Task ::
Your reply must hold the lines from the one containing "Pacific ocean plastic" to the end of the entries, copied exactly, with pictures excluded.

(Stored dataset items)
______________________________
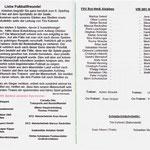 Programmhelft Landesliga Süd 2011 - Zusammenfassung & Aufstellung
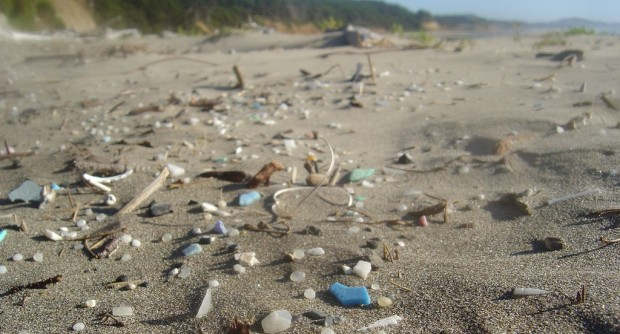 Pacific ocean plastic on an Oregon public beach (Credit: https://www.flickr.com/photos/circle_face/8000357312/)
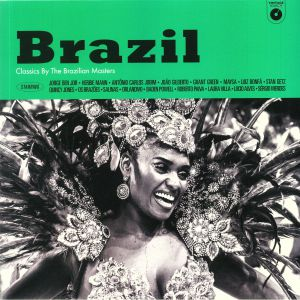 VARIOUS - Brazil: Classics By The Brazilian Masters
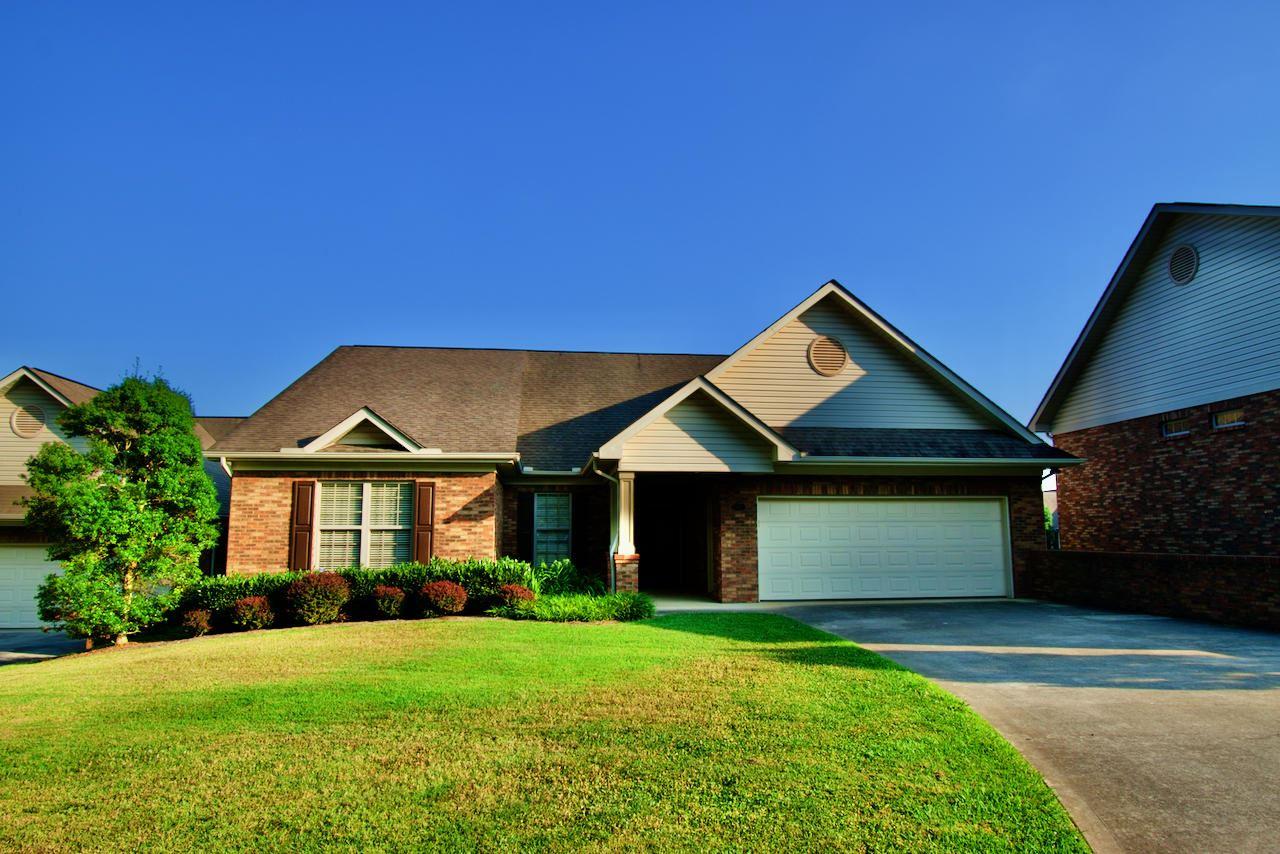 Photo of 974 De Armond Lane, Maryville, TN 37804 (MLS # 1161384)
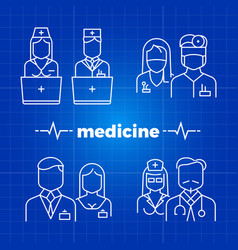 Hospital staff line icons - medicine personal vector
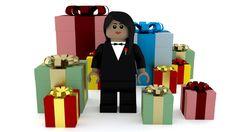 Modelo de LEGO para feliz aniversário feito no Blender. imagem 5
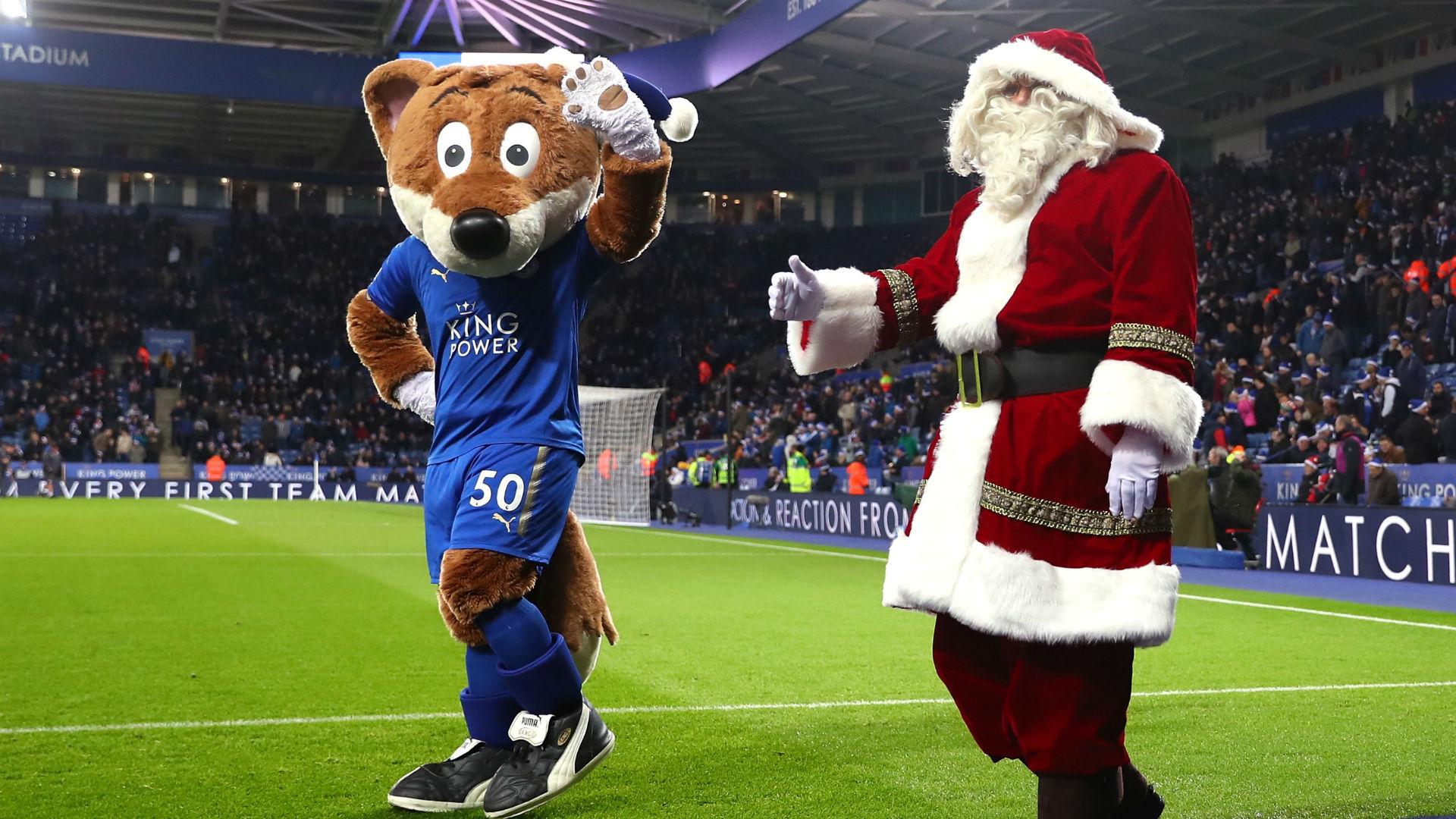 Filbert Fox Leicester City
______________________________
Task output ::
 Pacific ocean plastic on an Oregon public beach (Credit: https://www.flickr.com/photos/circle_face/8000357312/)
 VARIOUS - Brazil: Classics By The Brazilian Masters
 Photo of 974 De Armond Lane, Maryville, TN 37804 (MLS # 1161384)
 Hospital staff line icons - medicine personal vector
 Modelo de LEGO para feliz aniversário feito no Blender. imagem 5
 Filbert Fox Leicester City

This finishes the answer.